#### OBJECTIVE
The lines to be set down run from the line containing "Which subject is" through the final line of the data below; print them exactly and print nothing else.

==== DATA FOR THIS EXERCISE ====

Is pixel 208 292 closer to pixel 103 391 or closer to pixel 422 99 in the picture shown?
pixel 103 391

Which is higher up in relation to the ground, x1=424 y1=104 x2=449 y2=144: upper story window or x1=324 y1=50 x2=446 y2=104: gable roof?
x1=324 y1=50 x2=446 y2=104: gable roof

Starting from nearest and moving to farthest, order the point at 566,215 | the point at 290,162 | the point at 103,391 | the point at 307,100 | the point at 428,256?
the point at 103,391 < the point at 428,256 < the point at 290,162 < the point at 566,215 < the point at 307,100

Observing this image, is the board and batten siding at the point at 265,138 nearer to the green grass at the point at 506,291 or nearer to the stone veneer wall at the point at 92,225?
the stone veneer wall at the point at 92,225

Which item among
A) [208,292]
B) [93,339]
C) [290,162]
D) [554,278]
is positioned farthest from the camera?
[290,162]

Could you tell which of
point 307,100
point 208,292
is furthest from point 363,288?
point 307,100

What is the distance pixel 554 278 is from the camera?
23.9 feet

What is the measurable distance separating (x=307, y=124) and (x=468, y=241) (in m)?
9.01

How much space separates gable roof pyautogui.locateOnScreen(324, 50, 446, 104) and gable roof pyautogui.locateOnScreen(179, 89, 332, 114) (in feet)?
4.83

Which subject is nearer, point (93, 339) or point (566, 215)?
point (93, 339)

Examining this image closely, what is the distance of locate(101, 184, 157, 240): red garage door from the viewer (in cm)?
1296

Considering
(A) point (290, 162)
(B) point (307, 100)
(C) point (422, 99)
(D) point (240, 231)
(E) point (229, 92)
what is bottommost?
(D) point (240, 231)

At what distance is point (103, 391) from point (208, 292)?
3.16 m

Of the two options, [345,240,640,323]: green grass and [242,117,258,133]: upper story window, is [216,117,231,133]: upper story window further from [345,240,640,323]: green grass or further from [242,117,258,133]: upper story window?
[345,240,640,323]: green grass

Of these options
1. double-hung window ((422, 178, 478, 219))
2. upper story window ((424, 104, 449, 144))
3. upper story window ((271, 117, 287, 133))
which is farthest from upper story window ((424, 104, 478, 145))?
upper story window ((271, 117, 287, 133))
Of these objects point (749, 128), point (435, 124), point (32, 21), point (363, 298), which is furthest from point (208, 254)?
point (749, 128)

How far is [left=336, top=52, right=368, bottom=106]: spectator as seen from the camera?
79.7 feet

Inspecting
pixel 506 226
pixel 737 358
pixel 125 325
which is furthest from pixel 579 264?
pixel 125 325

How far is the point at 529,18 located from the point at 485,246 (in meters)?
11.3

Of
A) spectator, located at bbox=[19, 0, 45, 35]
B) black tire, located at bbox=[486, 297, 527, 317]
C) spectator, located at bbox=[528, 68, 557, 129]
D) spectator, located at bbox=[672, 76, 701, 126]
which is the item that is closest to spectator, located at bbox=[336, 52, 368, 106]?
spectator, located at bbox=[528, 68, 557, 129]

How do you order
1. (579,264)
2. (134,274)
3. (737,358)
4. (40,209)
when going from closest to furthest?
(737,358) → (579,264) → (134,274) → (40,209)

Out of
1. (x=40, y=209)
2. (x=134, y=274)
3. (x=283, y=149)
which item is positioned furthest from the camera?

====

#### EXERCISE RESULT
Which subject is nearer, point (93, 339) or point (566, 215)?
point (93, 339)

Examining this image closely, what is the distance of locate(101, 184, 157, 240): red garage door from the viewer (in cm)?
1296

Considering
(A) point (290, 162)
(B) point (307, 100)
(C) point (422, 99)
(D) point (240, 231)
(E) point (229, 92)
what is bottommost?
(D) point (240, 231)

At what distance is point (103, 391) from point (208, 292)?
3.16 m

Of the two options, [345,240,640,323]: green grass and [242,117,258,133]: upper story window, is [216,117,231,133]: upper story window further from [345,240,640,323]: green grass or further from [242,117,258,133]: upper story window?
[345,240,640,323]: green grass

Of these options
1. double-hung window ((422, 178, 478, 219))
2. upper story window ((424, 104, 449, 144))
3. upper story window ((271, 117, 287, 133))
which is farthest from upper story window ((424, 104, 478, 145))?
upper story window ((271, 117, 287, 133))
Of these objects point (749, 128), point (435, 124), point (32, 21), point (363, 298), which is furthest from point (208, 254)?
point (749, 128)

How far is [left=336, top=52, right=368, bottom=106]: spectator as seen from the camera?
79.7 feet

Inspecting
pixel 506 226
pixel 737 358
pixel 125 325
which is furthest from pixel 579 264?
pixel 125 325

How far is the point at 529,18 located from the point at 485,246 (in meters)?
11.3

Of
A) spectator, located at bbox=[19, 0, 45, 35]
B) black tire, located at bbox=[486, 297, 527, 317]
C) spectator, located at bbox=[528, 68, 557, 129]
D) spectator, located at bbox=[672, 76, 701, 126]
which is the item that is closest to spectator, located at bbox=[336, 52, 368, 106]?
spectator, located at bbox=[528, 68, 557, 129]

How do you order
1. (579,264)
2. (134,274)
3. (737,358)
4. (40,209)
when going from closest to furthest?
(737,358) → (579,264) → (134,274) → (40,209)

Out of
1. (x=40, y=209)
2. (x=134, y=274)
3. (x=283, y=149)
which item is positioned furthest from the camera?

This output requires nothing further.